The sky grew overcast and lowered, and I was happy to turn inland on Highway 128, seeking warmer climes. It has been years since I've driven through Anderson Valley, and I forgot what a wonderful road this is, even more so on a motorcycle. The final fifteen miles before reaching U.S. 101 are especially exciting as the road leads into a riot of great, well-engineered curves.

Back in Santa Rosa, one more coffee stop at my local hang-out, A'Roma Roasters. Finished reading Karen Larsen's Breaking the Limit. She did quite a nice job of capturing her experiences of the road.

Spoke with my brother Drew this evening. He has taken it upon himself to talk me out of traveling to Latin America. This only steels my resolve to go.

Wednesday, February 02, 2005

The Dalton Highway, seriously?

On "Motorcyclist Magazine's" website, I found an account of a ride up Alaska's Dalton Highway. Here was a report from a very experienced test rider, in which he was so challenged by the road conditions encountered that he couldn't face the return ride, and instead loaded his bike onto an airplane at Prudhoe Bay.

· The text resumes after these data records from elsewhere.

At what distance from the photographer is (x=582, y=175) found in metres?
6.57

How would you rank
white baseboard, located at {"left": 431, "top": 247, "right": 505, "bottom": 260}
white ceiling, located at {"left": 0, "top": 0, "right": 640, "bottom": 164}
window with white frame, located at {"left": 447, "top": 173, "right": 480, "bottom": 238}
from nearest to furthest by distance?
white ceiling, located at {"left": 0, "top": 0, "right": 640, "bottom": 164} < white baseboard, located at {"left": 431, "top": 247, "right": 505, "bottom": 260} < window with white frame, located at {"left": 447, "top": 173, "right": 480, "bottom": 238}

This was enough to plant a few doubts and fears in my mind.

***

Co-worker Shirley Carson pointed me to another website entitled "A Long Ride". "Dusty" Davis crossed the U.S., posting a "blog" and beautiful photos. I wrote, complimenting him on the quality of his work. He soon replied and we exchanged a few messages. Dusty directed me to "blogger.com", his resource for creating the "blog".

***

Yesterday, I stopped in at "Barnes and Noble", again browsing through Long Way Round. "This is silly!" I purchased the book and took it across the street to "Peet's Coffee", and, over a stiff cup of coffee, read the advice they were given as they began to plan their journey. For a first-time tour of the Americas or Africa, allow at least one year to plan! For an around-the-World tour, two years! (This advice apparently comes from Chris Scott's Adventure Motorcycling Handbook.)

Suddenly my plans were appearing totally naive and unrealistic. And I don't have the financial resources, sponsors and support teams these two actors could easily muster. "Shit!"